The discredited founder of the failing blood testing business Theranos, Elizabeth Holmes, is due to report to prison on Tuesday, finishing off a dramatic fall.

Last November, Holmes was sentenced to more than 11 years in jail after being convicted months earlier on various counts of defrauding investors while running the now-defunct startup.

Her bid to be released on bond while she battles her conviction was refused earlier this month by an appellate court. The trial judge, Edward Davila, ordered Holmes to surrender to the Bureau of Prisons by May 30 to begin serving her sentence.

Holmes is anticipated to serve her time at Federal Prison Camp Bryan in southern Texas, which is about 100 miles from Houston, where she grew up before moving to California to attend Stanford.

Ramesh “Sunny” Balwani, her ex-boyfriend and former Theranos COO, was also convicted of fraud and reported to prison in California last month to begin completing his term.

Elizabeth Holmes: From tech icon to a fraud

Holmes was once a tech icon, serving as a poster child for Silicon Valley’s boundless goals and possibilities. She and Balwani are now among the few tech executives who have been charged and convicted of fraud.

At the age of 19, Holmes dropped out of Stanford to focus full-time on Theranos, a firm that claimed to have devised technology that could accurately screen for a variety of illnesses with only a few drops of blood. Theranos received $945 million from an excellent list of investors and reached a peak valuation of $9 billion, making Holmes a paper billionaire. She appeared on magazine covers and gave public speeches while wearing a black turtleneck that drew analogies to late Apple CEO Steve Jobs.

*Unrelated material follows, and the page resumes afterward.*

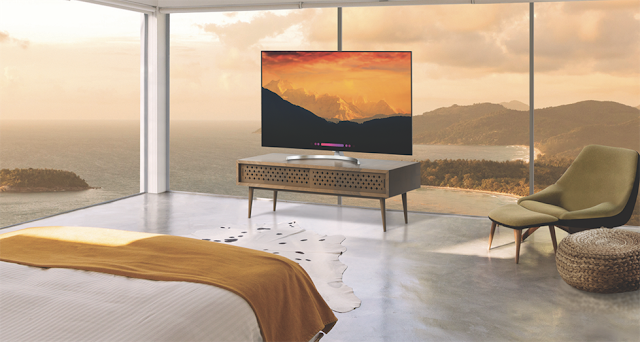 Smart Tivi LG 4K 55 inch 55UK6540PTD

Her company began to fall apart after a Wall Street Journal investigation in 2015 revealed that Theranos had only ever completed only a dozen of the hundreds of tests it advertised, and with doubtful accuracy. It was also revealed that Theranos was using third-party-made devices from standard blood testing companies instead of its technology.

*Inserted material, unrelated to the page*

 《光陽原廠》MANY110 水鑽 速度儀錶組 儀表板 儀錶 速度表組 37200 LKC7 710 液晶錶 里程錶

Theranos was eventually liquidated in September 2018

Holmes and Balwani were indicted on the same 12 felony offenses nearly five years ago. Their trials were halted after Holmes stated that she intended to charge Balwani of sexual, emotional, and psychological abuse throughout their decade-long relationship, which coincided with her tenure as CEO. (Balwani’s lawyers have refuted her allegations.)

Davila ordered Holmes and Balwani to pay $452 million in reparations to victims of their crimes earlier this month.

A weeping Holmes addressed the court in San Jose, California, before her sentence was delivered in November.

“I loved Theranos. It was my life’s work,” she said. “The people I tried to get involved with at Theranos were the people I loved and respected the most. I am devastated by my failings.”

She went on to apologize to Theranos’ employees, investors, and patients.

“I’m so, so sorry. I gave everything I had to build our company and to save our company,” she said. “I regret my failings with every cell in my body.”